The system on which pihole is running needs to have had tailscale set --accept-dns=false for DNS to work. I would have expected this to work okay because the Docker container gets its own explicit DNS settings. There was a diagnostic message in the pihole console about a request from a non-local network, and the tailscaleIp address, so maybe allowing pihole to allow requests from any network would have worked?
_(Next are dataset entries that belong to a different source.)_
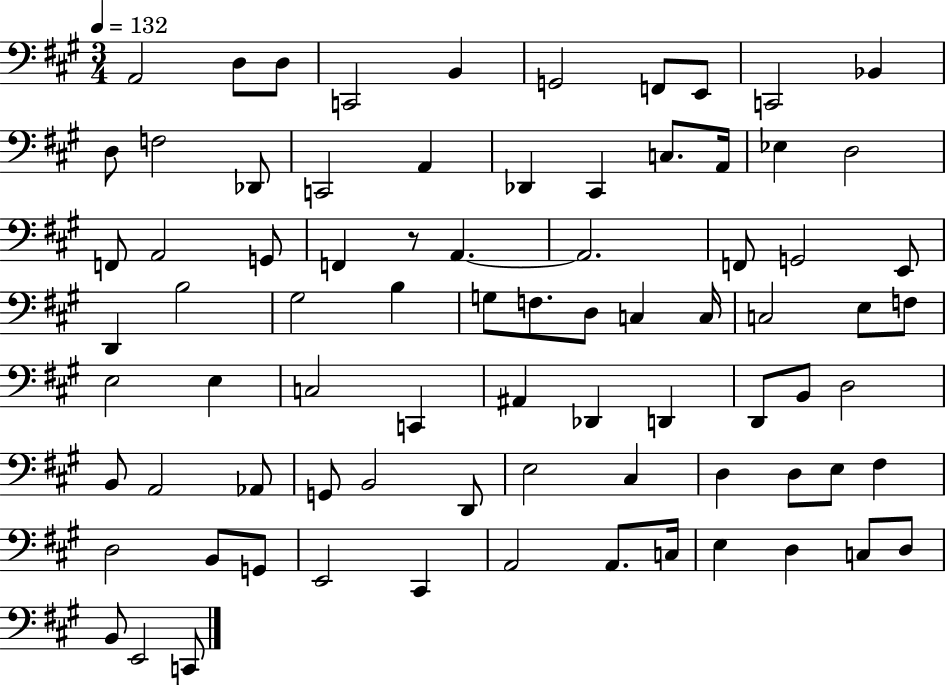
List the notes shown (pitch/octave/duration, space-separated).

A2/h D3/e D3/e C2/h B2/q G2/h F2/e E2/e C2/h Bb2/q D3/e F3/h Db2/e C2/h A2/q Db2/q C#2/q C3/e. A2/s Eb3/q D3/h F2/e A2/h G2/e F2/q R/e A2/q. A2/h. F2/e G2/h E2/e D2/q B3/h G#3/h B3/q G3/e F3/e. D3/e C3/q C3/s C3/h E3/e F3/e E3/h E3/q C3/h C2/q A#2/q Db2/q D2/q D2/e B2/e D3/h B2/e A2/h Ab2/e G2/e B2/h D2/e E3/h C#3/q D3/q D3/e E3/e F#3/q D3/h B2/e G2/e E2/h C#2/q A2/h A2/e. C3/s E3/q D3/q C3/e D3/e B2/e E2/h C2/e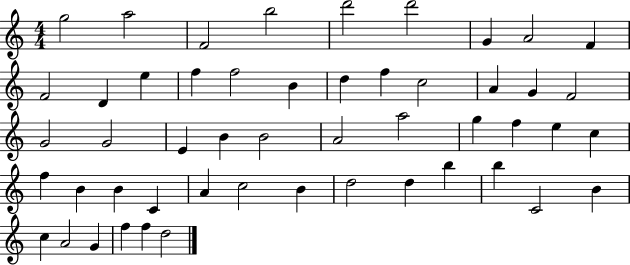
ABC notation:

X:1
T:Untitled
M:4/4
L:1/4
K:C
g2 a2 F2 b2 d'2 d'2 G A2 F F2 D e f f2 B d f c2 A G F2 G2 G2 E B B2 A2 a2 g f e c f B B C A c2 B d2 d b b C2 B c A2 G f f d2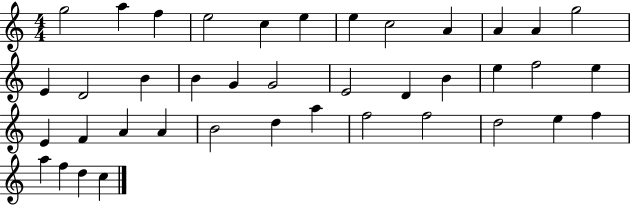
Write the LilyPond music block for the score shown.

{
  \clef treble
  \numericTimeSignature
  \time 4/4
  \key c \major
  g''2 a''4 f''4 | e''2 c''4 e''4 | e''4 c''2 a'4 | a'4 a'4 g''2 | \break e'4 d'2 b'4 | b'4 g'4 g'2 | e'2 d'4 b'4 | e''4 f''2 e''4 | \break e'4 f'4 a'4 a'4 | b'2 d''4 a''4 | f''2 f''2 | d''2 e''4 f''4 | \break a''4 f''4 d''4 c''4 | \bar "|."
}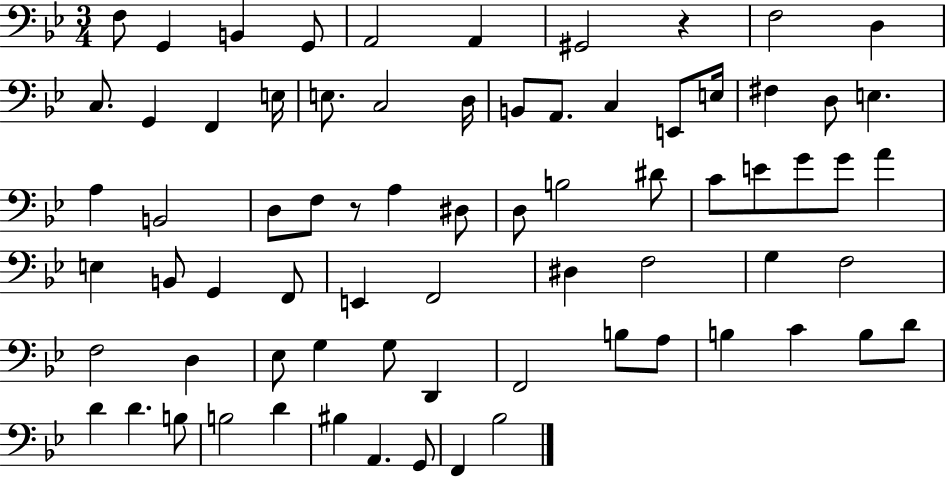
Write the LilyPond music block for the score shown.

{
  \clef bass
  \numericTimeSignature
  \time 3/4
  \key bes \major
  f8 g,4 b,4 g,8 | a,2 a,4 | gis,2 r4 | f2 d4 | \break c8. g,4 f,4 e16 | e8. c2 d16 | b,8 a,8. c4 e,8 e16 | fis4 d8 e4. | \break a4 b,2 | d8 f8 r8 a4 dis8 | d8 b2 dis'8 | c'8 e'8 g'8 g'8 a'4 | \break e4 b,8 g,4 f,8 | e,4 f,2 | dis4 f2 | g4 f2 | \break f2 d4 | ees8 g4 g8 d,4 | f,2 b8 a8 | b4 c'4 b8 d'8 | \break d'4 d'4. b8 | b2 d'4 | bis4 a,4. g,8 | f,4 bes2 | \break \bar "|."
}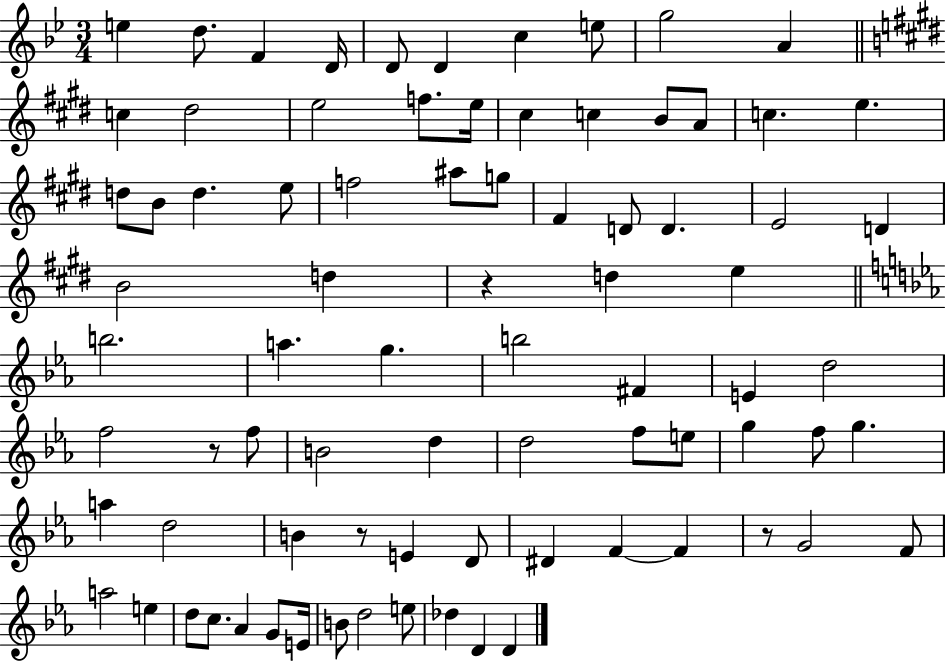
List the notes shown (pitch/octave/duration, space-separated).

E5/q D5/e. F4/q D4/s D4/e D4/q C5/q E5/e G5/h A4/q C5/q D#5/h E5/h F5/e. E5/s C#5/q C5/q B4/e A4/e C5/q. E5/q. D5/e B4/e D5/q. E5/e F5/h A#5/e G5/e F#4/q D4/e D4/q. E4/h D4/q B4/h D5/q R/q D5/q E5/q B5/h. A5/q. G5/q. B5/h F#4/q E4/q D5/h F5/h R/e F5/e B4/h D5/q D5/h F5/e E5/e G5/q F5/e G5/q. A5/q D5/h B4/q R/e E4/q D4/e D#4/q F4/q F4/q R/e G4/h F4/e A5/h E5/q D5/e C5/e. Ab4/q G4/e E4/s B4/e D5/h E5/e Db5/q D4/q D4/q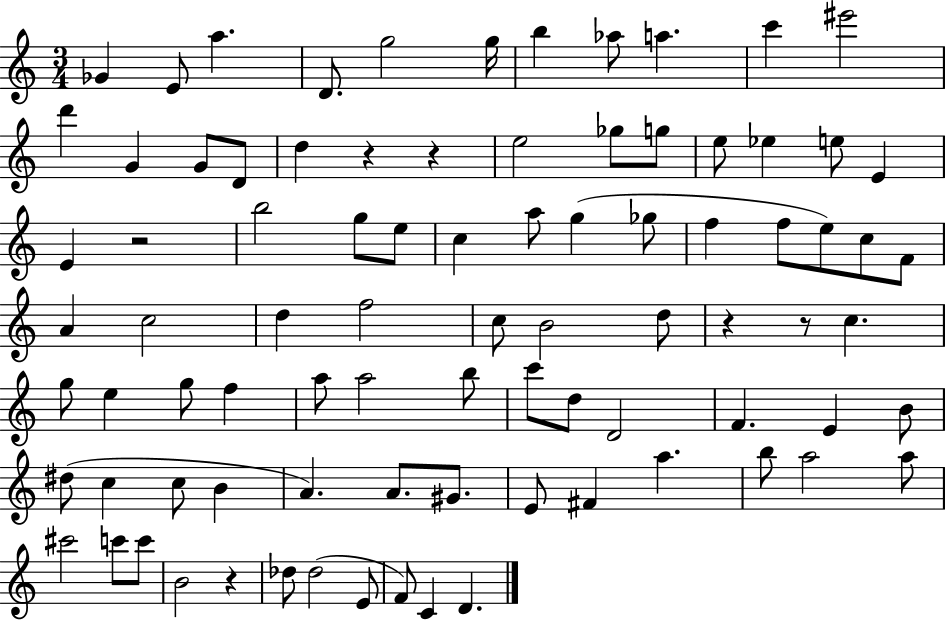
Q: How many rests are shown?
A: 6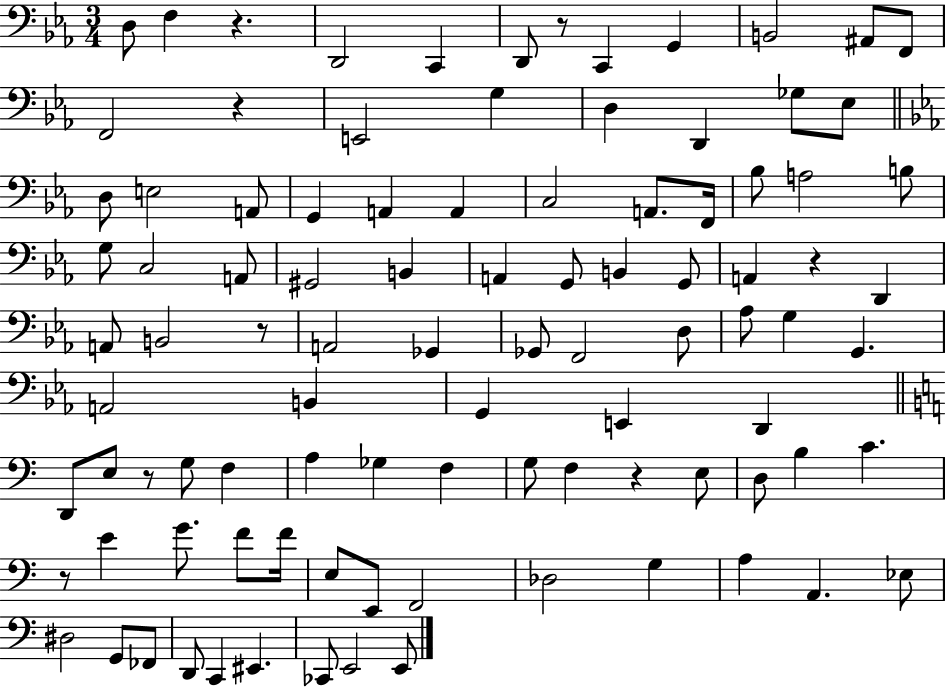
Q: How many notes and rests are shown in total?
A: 97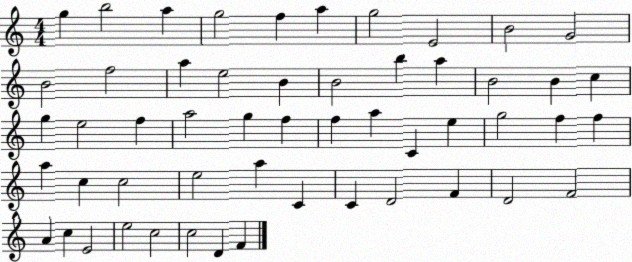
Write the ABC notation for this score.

X:1
T:Untitled
M:4/4
L:1/4
K:C
g b2 a g2 f a g2 E2 B2 G2 B2 f2 a e2 B B2 b a B2 B c g e2 f a2 g f f a C e g2 f f a c c2 e2 a C C D2 F D2 F2 A c E2 e2 c2 c2 D F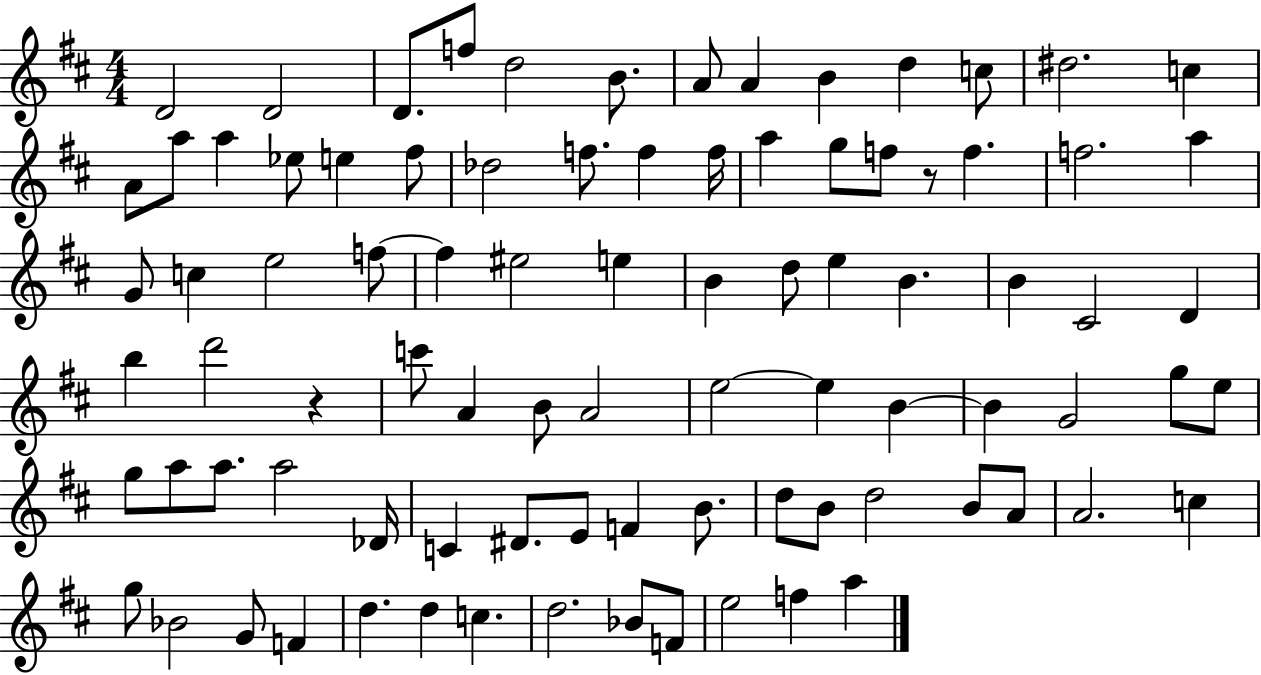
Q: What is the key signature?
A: D major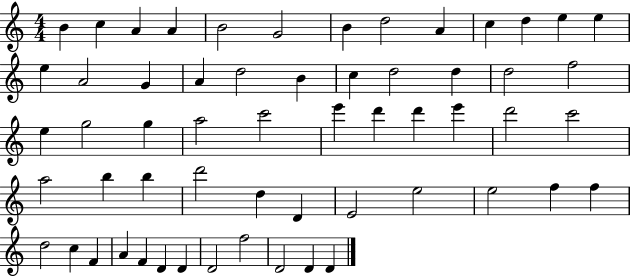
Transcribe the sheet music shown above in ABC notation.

X:1
T:Untitled
M:4/4
L:1/4
K:C
B c A A B2 G2 B d2 A c d e e e A2 G A d2 B c d2 d d2 f2 e g2 g a2 c'2 e' d' d' e' d'2 c'2 a2 b b d'2 d D E2 e2 e2 f f d2 c F A F D D D2 f2 D2 D D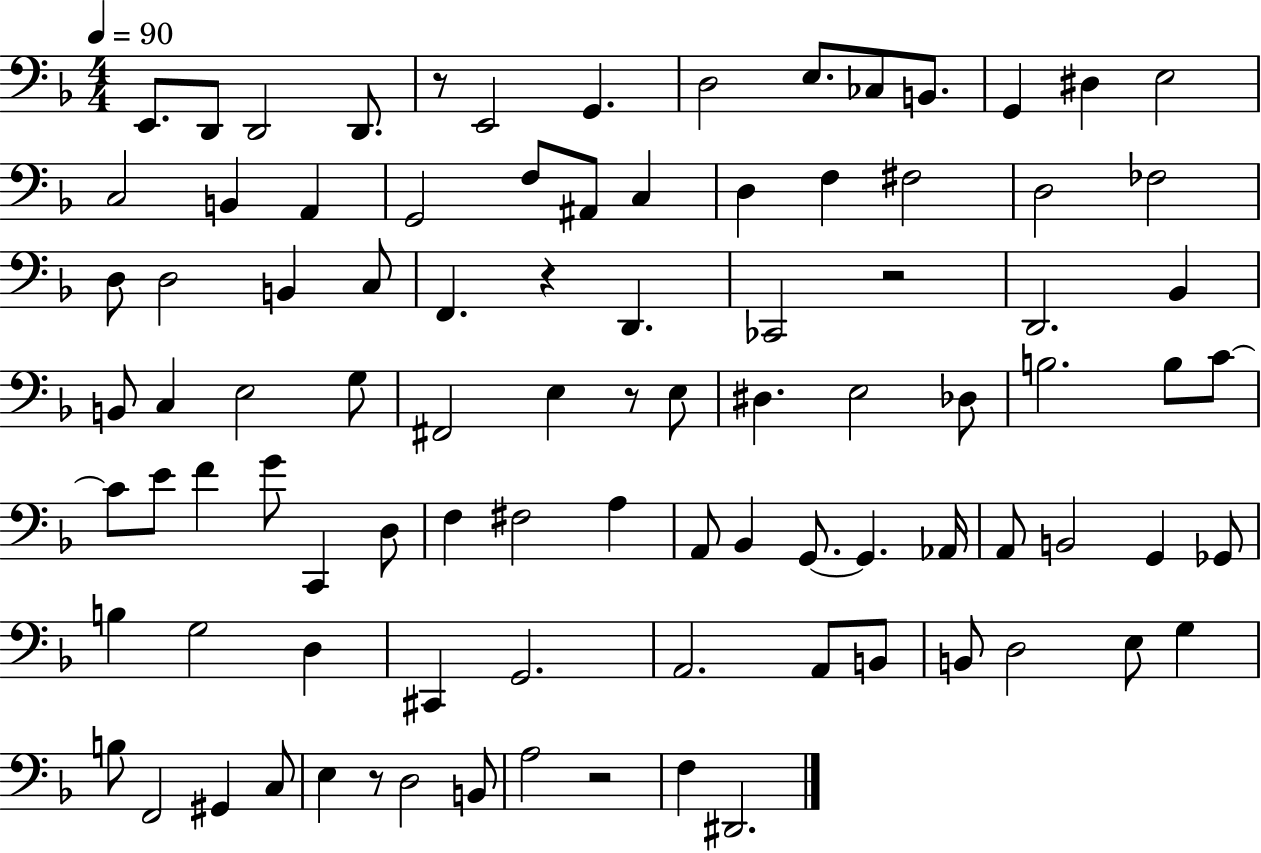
{
  \clef bass
  \numericTimeSignature
  \time 4/4
  \key f \major
  \tempo 4 = 90
  e,8. d,8 d,2 d,8. | r8 e,2 g,4. | d2 e8. ces8 b,8. | g,4 dis4 e2 | \break c2 b,4 a,4 | g,2 f8 ais,8 c4 | d4 f4 fis2 | d2 fes2 | \break d8 d2 b,4 c8 | f,4. r4 d,4. | ces,2 r2 | d,2. bes,4 | \break b,8 c4 e2 g8 | fis,2 e4 r8 e8 | dis4. e2 des8 | b2. b8 c'8~~ | \break c'8 e'8 f'4 g'8 c,4 d8 | f4 fis2 a4 | a,8 bes,4 g,8.~~ g,4. aes,16 | a,8 b,2 g,4 ges,8 | \break b4 g2 d4 | cis,4 g,2. | a,2. a,8 b,8 | b,8 d2 e8 g4 | \break b8 f,2 gis,4 c8 | e4 r8 d2 b,8 | a2 r2 | f4 dis,2. | \break \bar "|."
}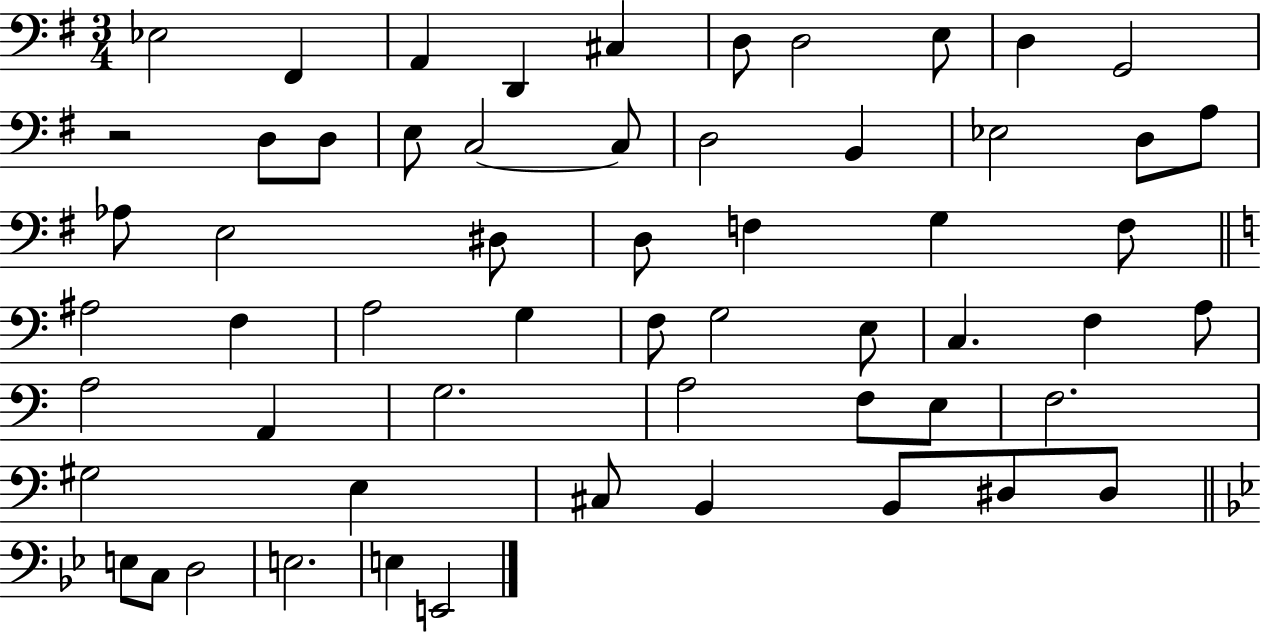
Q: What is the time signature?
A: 3/4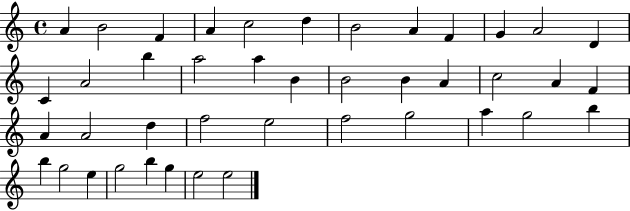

While deploying to lily (the VPS this was hosted on), nixos-rebuild would occasionally hang, as headscale would hang while restarting, and checking journalctl -u headscale revealed:
Jun 25 07:57:00 lily headscale-start[1042]: 2023-06-25T07:57:00-04:00 ERR Error listing users error="sql: database is closed"
Jun 25 07:57:05 lily headscale-start[1042]: 2023-06-25T07:57:05-04:00 ERR error getting routes error="sql: database is closed"
Honestly, I do not know why that was happening, and apparently this has been happening a lot. Since blank, there have been 823,173 lines in headscale’s journalctl, and 711,678 of them are of this form. Running pkill headscale allowed the deploy to continue, and while that is probably bad form, it was good enough for me.
In the end, I realized: I don’t actually need the pihole instance, and its just another thing to potentially break :). The typical use case is adblocking on mobile, but I use uBlock Origin in Fennec. So, shortly after setting up the instance, I reverted the commits that did so (and started to write this post anyways; if you read this far, hopefully you found this interesting or useful).